Re-using human waste also saves a great deal of water and energy. Western sewage systems use vast amounts of energy to clean water, transport it only for it to be soiled and flushed away for further transportation where it is re-cleaned. In contrast, compost toilets save all this and provide ‘humanure’ to grow food in.

Living within nature’s boundaries could be described as common sense. It seems absurd that instead our current global system is based on infinite growth in a finite world. As a political concept this critique of modern life is called degrowth. It is a relatively new discourse that makes far more sense than it is given credit for. As degrowth advocate and academic Giorgos Kallis wrote recently in the New Internationalist: “Degrowth is not a clear theory, plan, or political movement. Yet it is a hypothesis whose time has come; and one that the Left can no longer afford to avoid.”

Although Can Masdeu is not run explicitly on a model of degrowth, it has many connections.

After the work and a communal meal, I speak to Fulvia Ferri, who since coming to Can Masdeu regularly teaches summer schools on degrowth in Barcelona. We discuss not only how ridiculous our system is from an overall perspective, but its effects on individuals.

“I don’t think many are happy living the way we do, even if most people don’t think it is the system. On a personal level, I really needed to get out of the city today, get my hands in the soil and work it,” Fulvia tells me.

This shows why it is so important that Can Masdeu is on the city’s fringe and near the Metro line.

“Before I started visiting Can Masdeu, I really had no idea about when a carrot is ready or how a potatoes are planted”, Fulvia says. “It is crucial to demonstrate how we can live a different way. Here they also produce some of what they eat and supplement their living with other means. This raises further considerations for degrowth.”

Martin tells me how an ongoing discussion at Can Masdeu is the work-life balance.

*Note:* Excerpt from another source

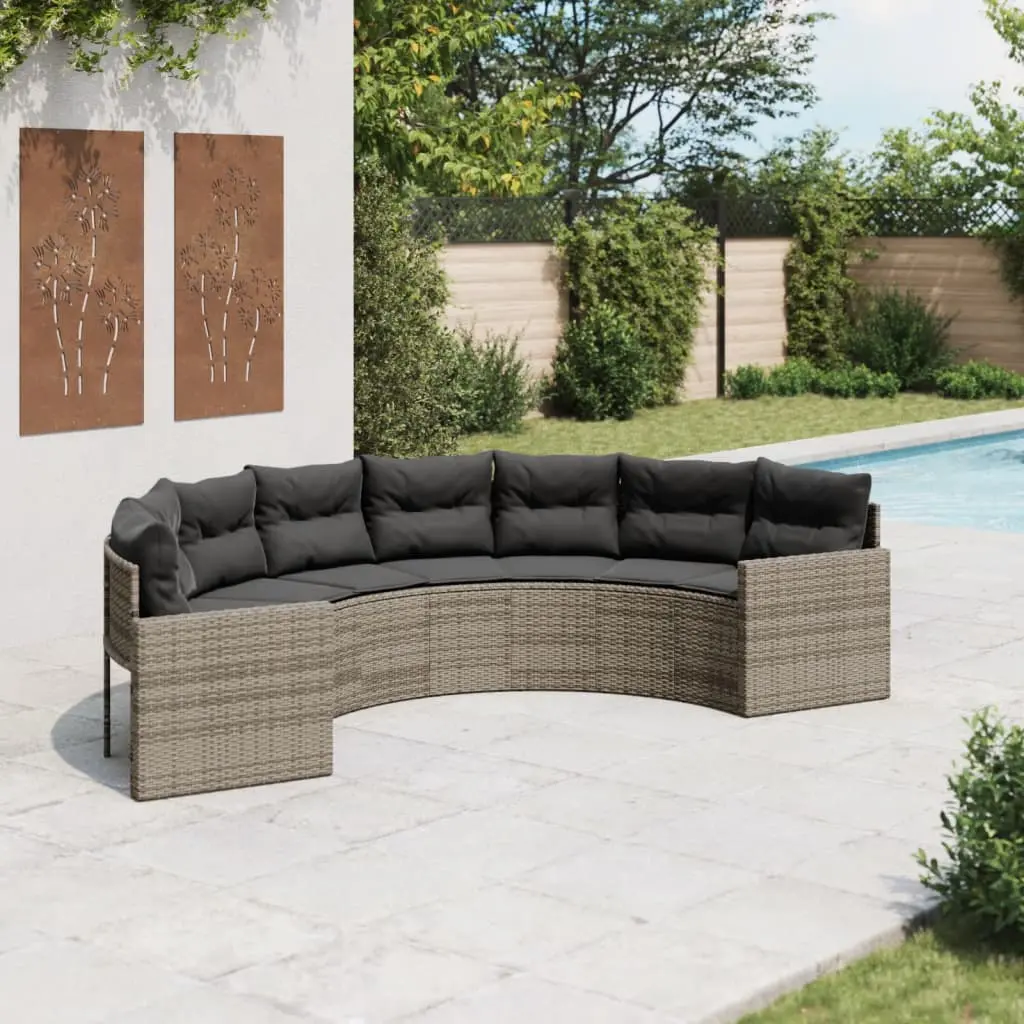 Divano da Giardino con Cuscini Semicircolare Grigio Polyrattan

From contributions given by groups hiring out the PIC, to fundraising parties and educational grants, the squat is able to subsidise the monthly rent for residents. They contribute €60 per month. To keep the costs down they bulk-buy food from cooperatives. Of course a lot of food also comes from their own garden.

“We could grow more food ourselves, but this would mean less space for neighbours. And we could open more, but then we’d have too much money. Instead we let other collectives use the space and they just pay for what is used in the kitchen. We’re stable as a project,” Martin reflects.

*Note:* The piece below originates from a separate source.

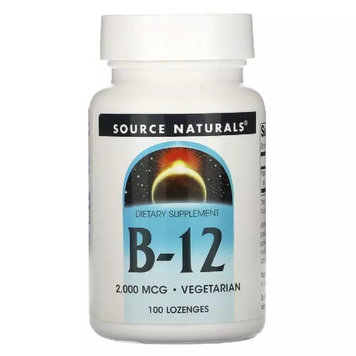 Source Naturals, Витамин B12, Цианокобаламин, 2000 мкг, 50 леденцов (SNS-00417), фото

This sustainability – at a human level – seems to go against the grain of many activist spaces where the focus is on as much openness as possible, almost inevitably burning the organisers out. I asked Martin what else has helped them continue for so long.

“You need to offer something to local people, which in our case is free space. And you need at least one person with practical skills, one with relationship skills and one with local and political connections. Without the practical the place falls apart; without someone to deal with emotions the place falls apart; and without someone telling the world, it’s all pointless.”

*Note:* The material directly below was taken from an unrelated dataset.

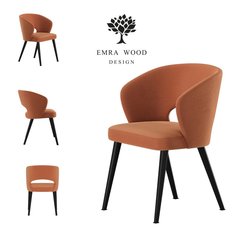 Krzesło DELUXE KR-8 50x60x85 cm welurowe do jadalni pomarańczowy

Extending this idea, you can imagine how society could ‘work to live’, rather than ‘living to work’. Providing the needs for people at the local level and thinking globally about the impact – showing humanity can live within the earth’s limits – seems to be the opposite of the current system. It relates directly to why Fulvia tells me we need degrowth:

“Our current system is also extremely socially unjust. The richest, mostly in western countries, are always getting richer and the poor are getting poorer. And this is because most of the resources, particularly of poor countries, are going to these rich people. Over-consumption causes a massive ecological debt that goes unpaid, the system creates pollution, conflicts over resources and land-grabbing, and it forces people to migrate.”

After the visit, Barcelona seems different. You can feel the city weighing heavier on the imagination, with all the billboards, the chain stores of international consumption and the heavy noise of construction sites. Perhaps you are walking into the last days of a wilting system, propped up on unsustainable – and often unattainable – pillars of mass consumption.